Plus de 10 000 ressortissants au dépourvu
Pour l’écrivain et journaliste Mohamed Lotfi, résident au Canada, «ne pas avertir au moins 11 000 ressortissants canadiens de ce qui pourrait leur arriver et l’annoncer très vite avec toutes les conséquences que cela a sur les familles, les enfants et le travail est un coup bas». «C’est une décision insensée, non fondée sur des données scientifiques», a-t-il dénoncé, soulignant que le Canada est en pleine période de campagne électorale pour le scrutin fédéral du 20 septembre.
«Le fait pour le gouvernement ne veuille pas revenir sur cette décision est surtout pour ne pas avoir l’air de céder à l’opinion publique. Cette mesure est aussi une insulte pour le Maroc, ses compétences et ses laboratoires mais le Maroc ne réagit pas non plus. Nous sommes pris en sandwich entre deux Etats qui ne réagissent pas.»
Selma Regragui décrit une situation qui a plongé les ressortissants, du jour au lendemain, dans l'expectative. «Il y a des Canadiens sans attache avec le Maroc et qui se sont retrouvés bloqués aussi. Certains ont été mis à pied ou ont perdu leur travail. On essaye de venir en aide à tout le monde de manière autonome, mais le pire en effet est que nous ne pourrons pas voter (…) J’ai laissé trois voix – mon mari et mes deux enfants – au Canada et qui pourraient ne pas voter pour le gouvernement qui a mis leur famille dans cette situation», a-t-elle indiqué, suggérant la possibilité d’un vote sanction.
Danse ce contexte, Karima Chafai décrit sa fille de 21 ans «presque en dépression» à l’idée de ne pas pouvoir rentrer et voter, envahie par le sentiment de ne pas être citoyenne canadienne à part entière. «Si mon fils de 17 ans n’était pas revenu avant le 23 septembre au Canada, il aurait perdu son année.

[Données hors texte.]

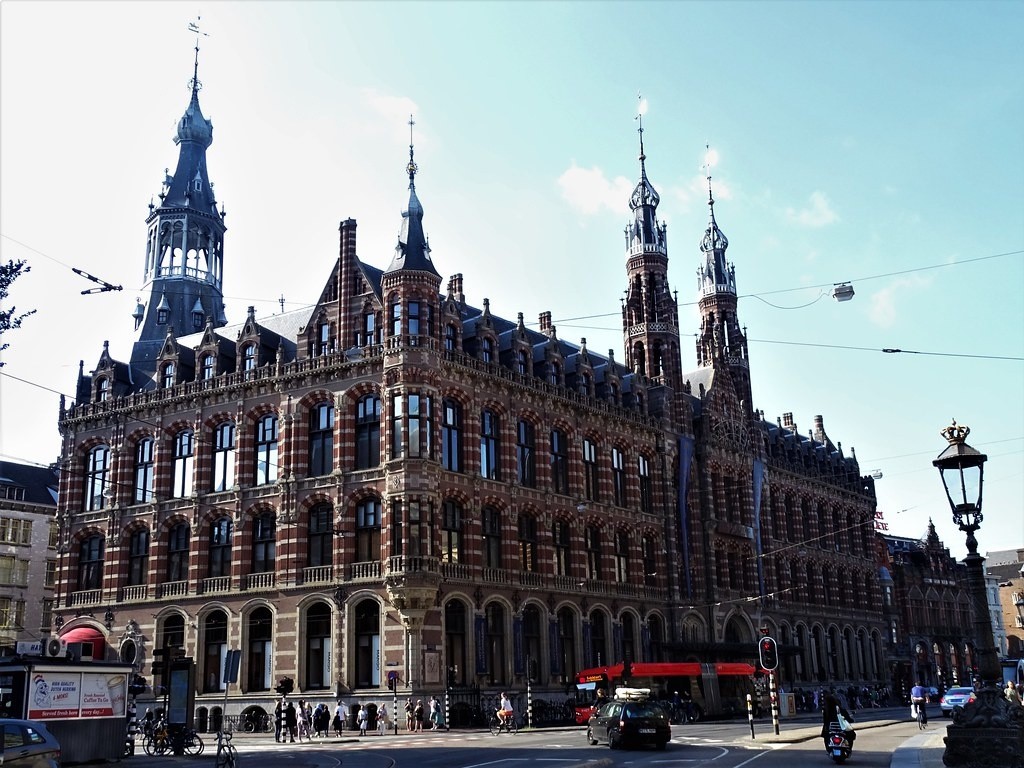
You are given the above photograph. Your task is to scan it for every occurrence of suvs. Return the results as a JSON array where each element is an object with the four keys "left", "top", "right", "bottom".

Il est finalement parti cette semaine avec son père, grâce à un vol avec escale aux Etats-Unis», a confié la Marocaine, dont l’époux tient une entreprise qui doit impérativement reprendre son activité.

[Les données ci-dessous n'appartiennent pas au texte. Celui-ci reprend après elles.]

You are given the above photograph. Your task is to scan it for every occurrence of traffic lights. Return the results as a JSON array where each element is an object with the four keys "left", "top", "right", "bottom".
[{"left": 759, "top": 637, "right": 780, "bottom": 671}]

Des responsables canadiens informés mais pas de réactions
En contact direct avec le chef du Bloc québécois «qui prend le temps de répondre mais qui n’a pas encore réagi officiellement», Mohamed Lotfi est pour sa part décidé à ce que les Canadiens d’origine marocaine fassent valoir leurs droits. «Je continue à dire que je suis canadien et parce que je le suis, et parce que nous sommes canadiens plus que jamais, nous employons tous les moyens que le Canada nous donne pour défendre nos droits», a-t-il insisté.
Dans ce sens, le journaliste et écrivain a indiqué qu'il «y aura un recours collectif pour poursuivre le gouvernement canadien à cause de cette décision et c’est une avocate canadienne d’origine marocaine qui a été elle-même victime avec ses trois enfants de cette situation qui a déjà entamé ce recours». Selon lui, l’avocate «a réussi à partir en passant par la Turquie pour 3 000 dollars le billet». Et d’ajouter que «dans le passé, on a mobilisé tout ce qu’il faut pour rapatrier les citoyens canadiens de partout dans le monde, à cause de la crise sanitaire. Si l’on avait jugé vraiment que la situation était trop grave au Maroc pour les ressortissants canadiens, c’est une raison de plus pour les rapatrier».
Faute d’actions dans ce sens, Mohamed Lotfi «ne pense pas que c’est pour [des raisons purement sanitaires] que la décision a été prise». Pour lui, le gouvernement canadien «s’est rendu compte que c’était injuste mais que s’il faisait marche-arrière il allait perdre des points». La politique nnest jamais loin.